TASKS TO COMPLETE »
1 – In the account of the police questioning below, retype the stretch from "The officer then turned" through "in complete silence.".
2 – Decide whether each statement agrees with the account of the police questioning below, and answer yes or no, quoting the deciding words. (a) The narrator answered the questions about being armed without knowing their exact legal status. (b) A specific charge was eventually made against the narrator. (c) Ed answered the narrator's question when it was asked a second time.

EXTRACT TO READ »
I answered the questions concerning identification because I was aware that such questions are not covered by Fifth Amendment protection. I answered the questions about being armed because while I wasn’t aware of their exact legal status, I thought it prudent to answer them under the circumstances. The same rationale applied to the questions about my car and address. When the questions turned to philosophy, however, I felt tricked into a line of questioning that seemed clearly off-limits, given my invocation of my Fifth Amendment right to remain silent–and I more or less went silent at that point, breaking the silence only when I felt I absolutely had to, or when I was more or less tricked into responding somehow. No specific charge was ever made against me.

The officer then turned from me to the VPAA, starting up a conversation about the ornaments on the walls of his office. I interrupted the small talk by addressing the VPAA. “Ed, do you know what this is about?” I asked the VPAA. The sergeant, hearing me speak, took the opportunity of trying to join the conversation. I told him I wasn’t talking to him; I was talking to Ed. Ed declined to answer my question. The officer then tried to speak for Ed. I told Ed that the officer had no right to speak for him: I was having a conversation with him (Ed) and him alone; I was not speaking to the officers and had no intention of doing so. Ed again declined to answer my questions. We sat awhile in complete silence.

ROWS »
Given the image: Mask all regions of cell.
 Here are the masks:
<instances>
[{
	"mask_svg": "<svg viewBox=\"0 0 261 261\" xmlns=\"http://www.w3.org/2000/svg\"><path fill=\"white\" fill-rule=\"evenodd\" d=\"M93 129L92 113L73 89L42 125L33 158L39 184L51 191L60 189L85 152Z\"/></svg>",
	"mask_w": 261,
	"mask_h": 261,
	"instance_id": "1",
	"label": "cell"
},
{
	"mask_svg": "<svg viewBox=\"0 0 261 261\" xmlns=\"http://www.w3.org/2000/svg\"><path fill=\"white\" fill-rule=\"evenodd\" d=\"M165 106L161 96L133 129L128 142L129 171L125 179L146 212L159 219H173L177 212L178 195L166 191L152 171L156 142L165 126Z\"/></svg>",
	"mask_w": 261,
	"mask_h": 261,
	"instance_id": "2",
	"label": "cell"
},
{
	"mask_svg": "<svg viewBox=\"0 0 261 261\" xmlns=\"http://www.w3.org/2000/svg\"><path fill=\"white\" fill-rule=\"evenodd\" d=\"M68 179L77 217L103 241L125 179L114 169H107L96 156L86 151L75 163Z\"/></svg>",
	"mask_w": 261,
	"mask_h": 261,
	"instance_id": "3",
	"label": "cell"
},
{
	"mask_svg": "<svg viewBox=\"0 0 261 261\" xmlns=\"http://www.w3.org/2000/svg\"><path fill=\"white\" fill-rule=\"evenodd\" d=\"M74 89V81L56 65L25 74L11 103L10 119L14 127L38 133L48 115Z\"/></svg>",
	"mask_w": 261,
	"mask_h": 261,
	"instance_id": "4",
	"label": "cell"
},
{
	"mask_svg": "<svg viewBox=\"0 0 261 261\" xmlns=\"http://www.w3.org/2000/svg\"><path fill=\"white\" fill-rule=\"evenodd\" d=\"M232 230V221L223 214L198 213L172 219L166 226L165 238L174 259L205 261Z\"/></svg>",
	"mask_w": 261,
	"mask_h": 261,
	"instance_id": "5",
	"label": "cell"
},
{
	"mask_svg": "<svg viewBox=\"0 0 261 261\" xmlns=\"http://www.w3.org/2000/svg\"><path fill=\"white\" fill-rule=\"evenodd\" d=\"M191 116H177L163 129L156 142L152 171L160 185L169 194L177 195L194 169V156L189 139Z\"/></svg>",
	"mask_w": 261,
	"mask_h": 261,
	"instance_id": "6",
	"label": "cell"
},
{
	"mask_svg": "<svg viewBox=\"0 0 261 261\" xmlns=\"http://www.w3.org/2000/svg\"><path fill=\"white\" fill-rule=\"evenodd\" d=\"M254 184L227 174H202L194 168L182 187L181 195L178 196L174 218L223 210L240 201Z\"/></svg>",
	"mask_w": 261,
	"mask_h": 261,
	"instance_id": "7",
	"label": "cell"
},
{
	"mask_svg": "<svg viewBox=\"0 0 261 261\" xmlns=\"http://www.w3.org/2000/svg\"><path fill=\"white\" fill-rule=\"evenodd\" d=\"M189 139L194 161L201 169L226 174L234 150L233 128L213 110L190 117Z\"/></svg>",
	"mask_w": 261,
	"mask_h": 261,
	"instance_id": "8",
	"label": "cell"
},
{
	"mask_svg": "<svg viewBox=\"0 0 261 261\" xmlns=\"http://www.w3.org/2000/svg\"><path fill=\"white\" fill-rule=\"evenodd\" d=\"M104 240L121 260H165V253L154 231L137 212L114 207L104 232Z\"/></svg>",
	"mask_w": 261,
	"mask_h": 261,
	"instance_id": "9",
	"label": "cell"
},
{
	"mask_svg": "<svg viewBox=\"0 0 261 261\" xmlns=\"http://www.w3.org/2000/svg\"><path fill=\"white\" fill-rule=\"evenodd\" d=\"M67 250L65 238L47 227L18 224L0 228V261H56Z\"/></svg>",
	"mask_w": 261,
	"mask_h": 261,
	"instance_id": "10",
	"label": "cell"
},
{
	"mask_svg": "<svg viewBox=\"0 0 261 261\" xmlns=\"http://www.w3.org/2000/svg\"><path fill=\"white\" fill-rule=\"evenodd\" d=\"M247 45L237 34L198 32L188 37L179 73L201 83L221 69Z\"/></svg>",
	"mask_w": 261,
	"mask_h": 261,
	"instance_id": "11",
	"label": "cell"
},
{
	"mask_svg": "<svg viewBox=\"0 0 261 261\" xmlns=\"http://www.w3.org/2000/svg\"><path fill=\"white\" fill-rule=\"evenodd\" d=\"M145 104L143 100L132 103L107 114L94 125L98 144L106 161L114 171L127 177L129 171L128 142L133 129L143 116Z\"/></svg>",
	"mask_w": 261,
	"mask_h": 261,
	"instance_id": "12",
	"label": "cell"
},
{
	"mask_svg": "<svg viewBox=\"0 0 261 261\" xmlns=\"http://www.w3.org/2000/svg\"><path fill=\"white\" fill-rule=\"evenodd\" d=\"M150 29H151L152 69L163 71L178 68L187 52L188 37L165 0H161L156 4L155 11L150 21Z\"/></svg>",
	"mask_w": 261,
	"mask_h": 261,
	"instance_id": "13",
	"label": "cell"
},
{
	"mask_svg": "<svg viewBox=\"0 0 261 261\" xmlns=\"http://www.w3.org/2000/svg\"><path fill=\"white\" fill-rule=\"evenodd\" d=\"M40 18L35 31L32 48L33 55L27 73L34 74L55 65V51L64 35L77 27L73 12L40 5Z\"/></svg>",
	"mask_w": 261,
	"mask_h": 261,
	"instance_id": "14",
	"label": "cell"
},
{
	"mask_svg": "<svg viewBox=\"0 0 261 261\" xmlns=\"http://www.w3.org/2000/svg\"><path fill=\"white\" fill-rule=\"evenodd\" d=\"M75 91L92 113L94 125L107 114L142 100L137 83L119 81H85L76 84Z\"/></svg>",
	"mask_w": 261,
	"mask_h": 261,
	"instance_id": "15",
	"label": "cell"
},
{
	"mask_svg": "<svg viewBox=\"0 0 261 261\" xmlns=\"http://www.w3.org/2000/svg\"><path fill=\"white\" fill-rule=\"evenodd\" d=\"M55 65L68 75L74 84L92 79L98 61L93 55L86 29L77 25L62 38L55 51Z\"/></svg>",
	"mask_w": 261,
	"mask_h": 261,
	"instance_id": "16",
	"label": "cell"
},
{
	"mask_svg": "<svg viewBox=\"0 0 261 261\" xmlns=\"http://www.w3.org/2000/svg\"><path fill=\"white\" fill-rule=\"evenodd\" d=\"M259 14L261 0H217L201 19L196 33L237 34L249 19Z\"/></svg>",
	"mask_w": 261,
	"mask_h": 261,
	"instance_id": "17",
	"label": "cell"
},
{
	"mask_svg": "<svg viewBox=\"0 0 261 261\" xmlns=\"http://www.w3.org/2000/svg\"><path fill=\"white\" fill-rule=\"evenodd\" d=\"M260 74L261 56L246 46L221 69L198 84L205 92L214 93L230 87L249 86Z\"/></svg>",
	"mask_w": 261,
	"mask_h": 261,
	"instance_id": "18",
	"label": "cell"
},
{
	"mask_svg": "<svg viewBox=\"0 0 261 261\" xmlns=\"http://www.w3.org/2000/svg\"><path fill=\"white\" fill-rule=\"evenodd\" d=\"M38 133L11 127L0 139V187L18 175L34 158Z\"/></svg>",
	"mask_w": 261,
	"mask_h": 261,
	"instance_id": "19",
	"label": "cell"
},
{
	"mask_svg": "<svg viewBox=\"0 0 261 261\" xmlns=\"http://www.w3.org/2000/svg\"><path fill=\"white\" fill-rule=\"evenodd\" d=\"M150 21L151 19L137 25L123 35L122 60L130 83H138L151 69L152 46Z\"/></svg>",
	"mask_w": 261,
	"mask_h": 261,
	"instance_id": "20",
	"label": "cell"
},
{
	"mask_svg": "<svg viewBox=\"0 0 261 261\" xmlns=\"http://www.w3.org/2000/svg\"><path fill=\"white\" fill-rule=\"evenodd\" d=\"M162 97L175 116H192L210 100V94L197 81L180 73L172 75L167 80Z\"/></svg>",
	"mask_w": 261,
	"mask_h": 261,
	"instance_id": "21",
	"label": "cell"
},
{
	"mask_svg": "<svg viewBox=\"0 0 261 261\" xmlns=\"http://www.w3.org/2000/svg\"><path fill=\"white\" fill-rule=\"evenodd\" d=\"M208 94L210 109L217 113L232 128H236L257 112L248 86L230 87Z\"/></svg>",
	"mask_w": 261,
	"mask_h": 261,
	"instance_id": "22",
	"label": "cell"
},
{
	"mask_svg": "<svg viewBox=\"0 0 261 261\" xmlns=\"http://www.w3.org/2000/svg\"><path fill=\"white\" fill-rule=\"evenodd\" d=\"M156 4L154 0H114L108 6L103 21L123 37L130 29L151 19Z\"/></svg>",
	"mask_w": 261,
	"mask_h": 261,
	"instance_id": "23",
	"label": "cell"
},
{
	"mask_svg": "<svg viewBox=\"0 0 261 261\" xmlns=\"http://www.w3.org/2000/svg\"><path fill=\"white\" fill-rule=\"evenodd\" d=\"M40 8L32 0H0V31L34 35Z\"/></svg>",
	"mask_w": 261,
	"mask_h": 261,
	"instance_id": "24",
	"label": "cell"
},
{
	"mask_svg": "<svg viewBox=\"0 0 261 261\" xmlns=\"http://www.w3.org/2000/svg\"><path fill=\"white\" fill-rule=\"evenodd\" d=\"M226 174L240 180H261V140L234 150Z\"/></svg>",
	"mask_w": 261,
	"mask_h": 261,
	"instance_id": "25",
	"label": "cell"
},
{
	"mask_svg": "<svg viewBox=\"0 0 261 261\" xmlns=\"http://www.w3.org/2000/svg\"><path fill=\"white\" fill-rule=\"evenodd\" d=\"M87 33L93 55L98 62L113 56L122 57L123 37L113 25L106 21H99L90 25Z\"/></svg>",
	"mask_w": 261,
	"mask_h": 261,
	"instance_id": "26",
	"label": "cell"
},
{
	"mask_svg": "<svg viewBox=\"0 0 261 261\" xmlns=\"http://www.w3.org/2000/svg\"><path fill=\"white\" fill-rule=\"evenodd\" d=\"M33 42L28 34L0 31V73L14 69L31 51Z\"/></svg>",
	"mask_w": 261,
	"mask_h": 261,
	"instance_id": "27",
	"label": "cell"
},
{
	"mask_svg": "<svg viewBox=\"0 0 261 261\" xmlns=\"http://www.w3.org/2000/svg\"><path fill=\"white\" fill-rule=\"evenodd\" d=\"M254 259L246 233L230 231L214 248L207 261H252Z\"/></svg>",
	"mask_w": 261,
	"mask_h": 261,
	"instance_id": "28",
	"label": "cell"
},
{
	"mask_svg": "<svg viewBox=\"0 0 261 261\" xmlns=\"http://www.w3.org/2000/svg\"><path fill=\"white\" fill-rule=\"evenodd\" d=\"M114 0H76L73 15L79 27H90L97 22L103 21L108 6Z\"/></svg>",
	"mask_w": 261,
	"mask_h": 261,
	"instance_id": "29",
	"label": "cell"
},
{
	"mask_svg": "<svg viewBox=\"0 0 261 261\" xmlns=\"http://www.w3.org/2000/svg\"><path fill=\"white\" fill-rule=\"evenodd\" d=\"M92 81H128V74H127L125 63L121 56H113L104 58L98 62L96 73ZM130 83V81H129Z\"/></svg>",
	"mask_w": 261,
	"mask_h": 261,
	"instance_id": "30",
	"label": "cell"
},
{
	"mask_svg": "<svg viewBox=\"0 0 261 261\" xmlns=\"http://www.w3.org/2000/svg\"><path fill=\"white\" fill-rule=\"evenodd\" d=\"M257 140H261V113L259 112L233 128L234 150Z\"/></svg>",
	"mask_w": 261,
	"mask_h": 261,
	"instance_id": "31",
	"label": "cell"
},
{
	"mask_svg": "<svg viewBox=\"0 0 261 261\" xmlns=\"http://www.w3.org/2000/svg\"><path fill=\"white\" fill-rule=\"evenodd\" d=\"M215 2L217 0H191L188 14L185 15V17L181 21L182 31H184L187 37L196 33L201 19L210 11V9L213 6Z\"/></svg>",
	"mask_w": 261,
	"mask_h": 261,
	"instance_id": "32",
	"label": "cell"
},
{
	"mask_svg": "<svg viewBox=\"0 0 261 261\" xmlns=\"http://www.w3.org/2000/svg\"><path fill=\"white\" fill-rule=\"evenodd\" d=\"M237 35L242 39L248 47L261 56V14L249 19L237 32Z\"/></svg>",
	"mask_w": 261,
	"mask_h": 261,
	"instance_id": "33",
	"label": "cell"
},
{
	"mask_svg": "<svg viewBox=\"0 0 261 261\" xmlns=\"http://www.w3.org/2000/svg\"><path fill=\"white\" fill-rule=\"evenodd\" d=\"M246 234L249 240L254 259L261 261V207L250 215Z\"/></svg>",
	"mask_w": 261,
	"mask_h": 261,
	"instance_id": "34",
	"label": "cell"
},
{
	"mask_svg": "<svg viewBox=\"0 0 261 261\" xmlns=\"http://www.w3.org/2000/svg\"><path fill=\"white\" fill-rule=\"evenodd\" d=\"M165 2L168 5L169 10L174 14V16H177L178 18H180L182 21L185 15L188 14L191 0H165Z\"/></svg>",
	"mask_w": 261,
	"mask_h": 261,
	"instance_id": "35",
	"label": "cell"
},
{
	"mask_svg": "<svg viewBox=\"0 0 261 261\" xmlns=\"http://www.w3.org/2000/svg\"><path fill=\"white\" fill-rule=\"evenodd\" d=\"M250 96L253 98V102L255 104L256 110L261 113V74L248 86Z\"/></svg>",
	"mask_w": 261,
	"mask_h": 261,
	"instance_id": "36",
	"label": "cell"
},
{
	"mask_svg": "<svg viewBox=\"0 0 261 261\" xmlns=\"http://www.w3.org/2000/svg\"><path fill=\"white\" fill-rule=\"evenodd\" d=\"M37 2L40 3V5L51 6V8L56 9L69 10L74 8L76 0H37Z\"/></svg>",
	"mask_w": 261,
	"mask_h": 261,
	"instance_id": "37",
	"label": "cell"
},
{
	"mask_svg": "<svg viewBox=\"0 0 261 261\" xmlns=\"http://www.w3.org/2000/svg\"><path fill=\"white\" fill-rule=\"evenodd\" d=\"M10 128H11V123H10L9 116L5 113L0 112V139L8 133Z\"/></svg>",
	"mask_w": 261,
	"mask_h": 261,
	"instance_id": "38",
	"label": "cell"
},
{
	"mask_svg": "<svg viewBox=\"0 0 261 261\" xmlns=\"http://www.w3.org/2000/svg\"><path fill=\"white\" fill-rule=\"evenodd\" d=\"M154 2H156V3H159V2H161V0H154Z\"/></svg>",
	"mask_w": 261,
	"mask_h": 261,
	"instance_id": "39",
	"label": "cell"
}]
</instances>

ANSWERS BELOW »
1 –
The officer then turned from me to the VPAA, starting up a conversation about the ornaments on the walls of his office. I interrupted the small talk by addressing the VPAA. “Ed, do you know what this is about?” I asked the VPAA. The sergeant, hearing me speak, took the opportunity of trying to join the conversation. I told him I wasn’t talking to him; I was talking to Ed. Ed declined to answer my question. The officer then tried to speak for Ed. I told Ed that the officer had no right to speak for him: I was having a conversation with him (Ed) and him alone; I was not speaking to the officers and had no intention of doing so. Ed again declined to answer my questions. We sat awhile in complete silence.

2 –
(a) Yes: "while I wasn’t aware of their exact legal status, I thought it prudent to answer them under the circumstances"
(b) No: "No specific charge was ever made against me."
(c) No: "Ed again declined to answer my questions."